Some Nuanced Thoughts on Olmypic “Spoilers” and Modern Media
I don’t really get into the Olympics.
But this year I can’t criticize people for not watching their favorite events live, which would seem like the obvious solution to “spoilers.” In many cases it’s not possible, at least not without going online and watching international coverage.
A lot of events apparently aren’t getting broadcast as they happen. I’m told, for example, that NBC didn’t broadcast Ksenia Afanasyeva’s fall (which cost Russia any hope of the gold) until after the US team’s entire performance, simply so that there would be the false suspense of “can they beat Russia or not?” — even though the US team could have crapped on the mat and still won.
That’s a worryingly bad job of television’s primary function, which is to be a reliable real-time record in a way that written accounts can’t. I don’t actually give much of a shit about the Olympics, though, so let’s talk about the broader problem that this is symptomatic of instead:
Television replaced daily newspapers as the most mainstream way to learn about current affairs a few decades ago. I’m not sure everyone of my generation actually believes it, but TV is still how the majority of America gets its news, and that’s important to understand.
It’s also important to understand that the switch happened in the first place because TV seemed more reliable. An editor can always slant a column one way or another, but video is indisputable fact. You see it as it happens. Commentary can come after, but the real-time video footage is the backbone of televised news, offering an accuracy that print can’t match. And so the networks pitched it for more than a generation.

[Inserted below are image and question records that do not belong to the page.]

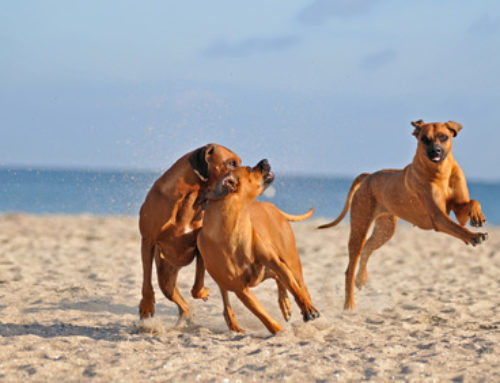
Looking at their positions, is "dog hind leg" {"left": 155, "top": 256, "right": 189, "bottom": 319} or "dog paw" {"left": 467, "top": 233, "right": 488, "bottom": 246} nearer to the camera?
"dog paw" {"left": 467, "top": 233, "right": 488, "bottom": 246}

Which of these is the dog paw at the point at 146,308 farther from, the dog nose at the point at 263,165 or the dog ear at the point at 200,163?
the dog nose at the point at 263,165

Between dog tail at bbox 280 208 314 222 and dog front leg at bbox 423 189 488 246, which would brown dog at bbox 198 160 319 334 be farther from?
dog front leg at bbox 423 189 488 246

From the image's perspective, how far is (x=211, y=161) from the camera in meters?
4.74

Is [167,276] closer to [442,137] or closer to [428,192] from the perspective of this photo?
[428,192]

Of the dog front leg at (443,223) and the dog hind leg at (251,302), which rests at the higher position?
the dog front leg at (443,223)

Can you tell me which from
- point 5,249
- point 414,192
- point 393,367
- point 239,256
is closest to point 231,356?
point 239,256

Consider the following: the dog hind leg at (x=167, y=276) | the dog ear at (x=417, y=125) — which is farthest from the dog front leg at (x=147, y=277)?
the dog ear at (x=417, y=125)

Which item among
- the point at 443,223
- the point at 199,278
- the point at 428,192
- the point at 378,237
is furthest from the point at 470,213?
the point at 199,278

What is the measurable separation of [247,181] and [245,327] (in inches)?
70.9

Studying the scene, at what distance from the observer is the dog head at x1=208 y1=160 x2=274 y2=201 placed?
435 cm

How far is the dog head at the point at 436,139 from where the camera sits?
5242 mm

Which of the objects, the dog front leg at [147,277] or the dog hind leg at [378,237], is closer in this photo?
the dog front leg at [147,277]

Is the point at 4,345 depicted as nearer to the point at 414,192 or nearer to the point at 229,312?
the point at 229,312

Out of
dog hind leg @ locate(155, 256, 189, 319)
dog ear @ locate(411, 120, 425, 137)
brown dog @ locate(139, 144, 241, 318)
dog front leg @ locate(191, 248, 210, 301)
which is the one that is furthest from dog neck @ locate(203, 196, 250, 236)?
dog ear @ locate(411, 120, 425, 137)
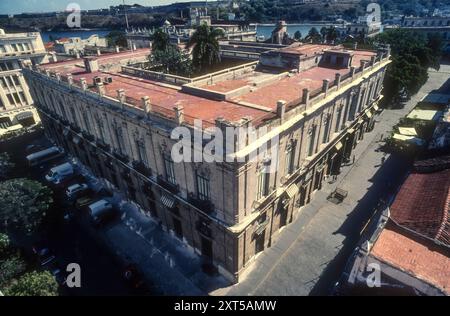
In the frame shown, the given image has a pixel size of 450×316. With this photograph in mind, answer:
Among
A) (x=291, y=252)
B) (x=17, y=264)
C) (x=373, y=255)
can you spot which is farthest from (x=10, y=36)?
(x=373, y=255)

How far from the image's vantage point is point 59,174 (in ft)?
119

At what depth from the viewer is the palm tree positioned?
1631 inches

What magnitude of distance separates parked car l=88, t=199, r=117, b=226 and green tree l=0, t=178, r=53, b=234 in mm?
4796

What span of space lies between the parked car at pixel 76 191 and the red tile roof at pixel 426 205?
1292 inches

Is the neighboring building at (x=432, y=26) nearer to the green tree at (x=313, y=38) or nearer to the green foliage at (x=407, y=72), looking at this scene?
the green tree at (x=313, y=38)

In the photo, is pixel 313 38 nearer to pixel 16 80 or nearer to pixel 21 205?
pixel 16 80

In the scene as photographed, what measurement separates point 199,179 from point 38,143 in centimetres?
4050

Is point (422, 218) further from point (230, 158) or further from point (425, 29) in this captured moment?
point (425, 29)

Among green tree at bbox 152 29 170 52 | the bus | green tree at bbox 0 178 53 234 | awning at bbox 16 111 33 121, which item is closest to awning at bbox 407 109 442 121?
green tree at bbox 152 29 170 52

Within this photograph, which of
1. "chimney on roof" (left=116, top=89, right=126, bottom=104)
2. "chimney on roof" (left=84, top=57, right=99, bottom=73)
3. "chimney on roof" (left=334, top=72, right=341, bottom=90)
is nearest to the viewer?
"chimney on roof" (left=116, top=89, right=126, bottom=104)

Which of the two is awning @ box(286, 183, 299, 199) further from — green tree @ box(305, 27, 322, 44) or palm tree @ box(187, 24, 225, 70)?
green tree @ box(305, 27, 322, 44)

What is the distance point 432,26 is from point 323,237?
142687 millimetres

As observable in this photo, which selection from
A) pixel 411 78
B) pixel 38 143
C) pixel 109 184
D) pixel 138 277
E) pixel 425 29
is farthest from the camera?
pixel 425 29

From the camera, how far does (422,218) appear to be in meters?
21.1
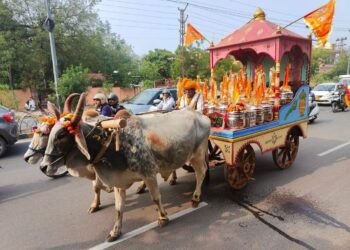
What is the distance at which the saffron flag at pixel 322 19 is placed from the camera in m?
4.83

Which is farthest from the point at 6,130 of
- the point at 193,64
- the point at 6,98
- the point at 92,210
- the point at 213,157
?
the point at 193,64

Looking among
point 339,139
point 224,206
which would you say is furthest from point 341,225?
point 339,139

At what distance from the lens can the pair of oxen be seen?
2.76 meters

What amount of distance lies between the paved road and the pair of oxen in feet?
1.09

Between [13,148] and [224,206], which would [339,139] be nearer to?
[224,206]

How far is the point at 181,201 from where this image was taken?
4258mm

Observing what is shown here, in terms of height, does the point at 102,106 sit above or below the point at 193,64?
below

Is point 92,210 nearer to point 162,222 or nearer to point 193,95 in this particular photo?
point 162,222

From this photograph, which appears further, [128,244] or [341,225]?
[341,225]

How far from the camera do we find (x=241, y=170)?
4574 millimetres

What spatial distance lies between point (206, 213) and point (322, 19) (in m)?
4.01

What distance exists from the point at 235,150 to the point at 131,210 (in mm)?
1822

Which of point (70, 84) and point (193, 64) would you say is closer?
point (70, 84)

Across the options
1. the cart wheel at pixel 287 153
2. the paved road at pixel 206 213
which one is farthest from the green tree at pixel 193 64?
the paved road at pixel 206 213
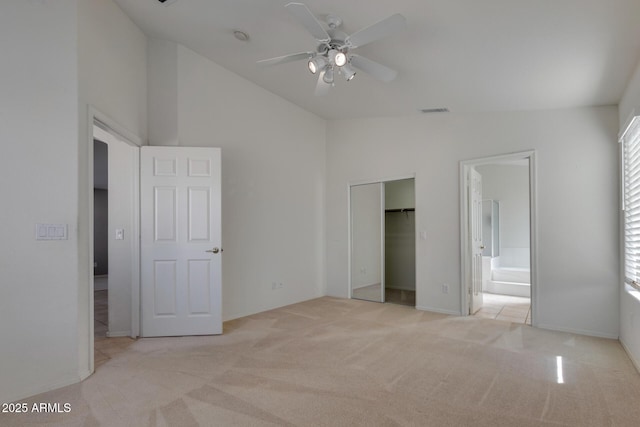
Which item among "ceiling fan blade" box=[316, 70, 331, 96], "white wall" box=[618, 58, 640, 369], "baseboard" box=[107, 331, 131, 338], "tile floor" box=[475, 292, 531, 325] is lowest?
"tile floor" box=[475, 292, 531, 325]

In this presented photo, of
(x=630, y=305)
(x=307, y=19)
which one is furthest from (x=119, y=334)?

NBC is doing us all the favor of vividly disproving that, albeit some years after dramatically-edited footage became standard.
If you watch TV (why?), do yourself a favor: next news program you sit down to, time how much of the segment is actual, real-time footage of actual events as they happen.
I’ll be impressed if you break the five minute mark.
What you’re watching these days is commentary. You might get a very bare skeleton of facts relevant to the story at hand — though the facts will be selectively edited — but mostly you’ll be watching people with slick hairdos talk reasonably about how these facts should make you feel. And you won’t get the one thing TV was supposed to provide: a full visual record of the event in question.
The Olympics are a relatively harmless example. I hope the people who are angry about the Olympic spoilers are also thinking about how NBC (or Fox, or whoever) has edited every “news” report they see to make everything exciting, whether the actual event was exciting or not.
The women’s gymnastics event was a formality by the time Team USA took its final round on the floor, but NBC tried to air it as a nail-biter. Odds are the outrageous political news of the day — whichever side you prefer to get outraged by/at – is just as non-eventful, and just as dependent on selectively-edited footage.
Keep it in mind.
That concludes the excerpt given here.